Global Use of Peripheral Blood vs Bone Marrow as Source of Stem Cells for Allogeneic Transplantation in Patients With Bone Marrow Failure

Author Affiliations
  • 1Department of Pediatrics and Adolescent Medicine, University of Freiburg, Freiburg, Germany
  • 2European Society for Blood and Marrow Transplantation Transplant Activity Survey Office, University Hospital, Basel, Switzerland
  • 3Center for International Blood and Marrow Transplant Research, Medical College of Wisconsin, Milwaukee
  • 4Australasian Bone Marrow Transplant Recipient Registry, Royal Melbourne Hospital, Parkville, Australia
  • 5Hematology-Oncology Department, University Hospital, Leipzig, Germany
  • 6Asia Pacific Blood and Marrow Transplant Group Data Centre Nagakute Campus, Aichi Medical University, School of Medicine, Nagakute, Japan
JAMA. 2016;315(2):198-200. doi:10.1001/jama.2015.13706

Hematopoietic stem cell transplantation (HSCT) is a therapeutic option for many patients with bone marrow failure.1 Bone marrow was initially the only stem cell source available until the 1990s when peripheral blood stem cells (PBSCs) and cord blood began to be used.

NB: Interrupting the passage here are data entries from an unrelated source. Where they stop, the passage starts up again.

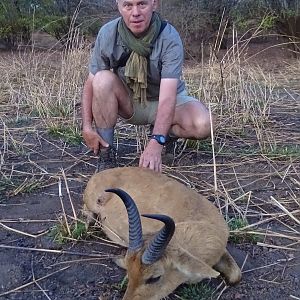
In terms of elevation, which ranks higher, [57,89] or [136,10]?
[136,10]

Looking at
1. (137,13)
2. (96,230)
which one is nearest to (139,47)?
(137,13)

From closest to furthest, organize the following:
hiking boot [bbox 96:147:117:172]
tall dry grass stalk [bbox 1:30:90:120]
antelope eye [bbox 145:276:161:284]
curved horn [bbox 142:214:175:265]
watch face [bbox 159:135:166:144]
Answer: curved horn [bbox 142:214:175:265]
antelope eye [bbox 145:276:161:284]
watch face [bbox 159:135:166:144]
hiking boot [bbox 96:147:117:172]
tall dry grass stalk [bbox 1:30:90:120]

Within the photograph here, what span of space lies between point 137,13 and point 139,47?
0.97 feet

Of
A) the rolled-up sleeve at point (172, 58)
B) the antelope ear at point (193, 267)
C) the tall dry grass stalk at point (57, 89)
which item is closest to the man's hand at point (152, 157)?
the rolled-up sleeve at point (172, 58)

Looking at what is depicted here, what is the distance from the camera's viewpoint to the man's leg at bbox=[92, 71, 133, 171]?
541 centimetres

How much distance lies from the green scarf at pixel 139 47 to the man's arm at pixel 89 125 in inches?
17.0

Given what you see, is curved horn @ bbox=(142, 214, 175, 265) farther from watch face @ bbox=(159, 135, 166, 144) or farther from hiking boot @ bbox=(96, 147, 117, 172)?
hiking boot @ bbox=(96, 147, 117, 172)

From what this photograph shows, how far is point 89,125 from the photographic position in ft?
17.9

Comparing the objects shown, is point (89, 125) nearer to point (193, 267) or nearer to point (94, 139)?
point (94, 139)

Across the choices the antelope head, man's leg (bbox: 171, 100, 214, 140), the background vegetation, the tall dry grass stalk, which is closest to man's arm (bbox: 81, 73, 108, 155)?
man's leg (bbox: 171, 100, 214, 140)

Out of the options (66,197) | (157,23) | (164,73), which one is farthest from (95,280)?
(157,23)

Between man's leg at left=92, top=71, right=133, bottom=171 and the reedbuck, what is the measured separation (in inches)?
42.4

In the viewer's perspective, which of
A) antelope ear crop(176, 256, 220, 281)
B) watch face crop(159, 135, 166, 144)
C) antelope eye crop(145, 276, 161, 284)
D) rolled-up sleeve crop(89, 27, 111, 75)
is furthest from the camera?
rolled-up sleeve crop(89, 27, 111, 75)

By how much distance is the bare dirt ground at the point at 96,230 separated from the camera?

Currently, PBSCs are the major stem cell source,2 owing to faster engraftment and ease of collection despite a higher rate of graft-vs-host disease and lower survival rates in patients with nonmalignant disorders.3

Therefore, bone marrow is currently recommended for HSCT in patients with bone marrow failure.4 The objectives of this study were to investigate the use of PBSCs and bone marrow as stem cell sources for HSCT in patients with bone marrow failure worldwide and to identify potential factors associated with the use of each stem cell source.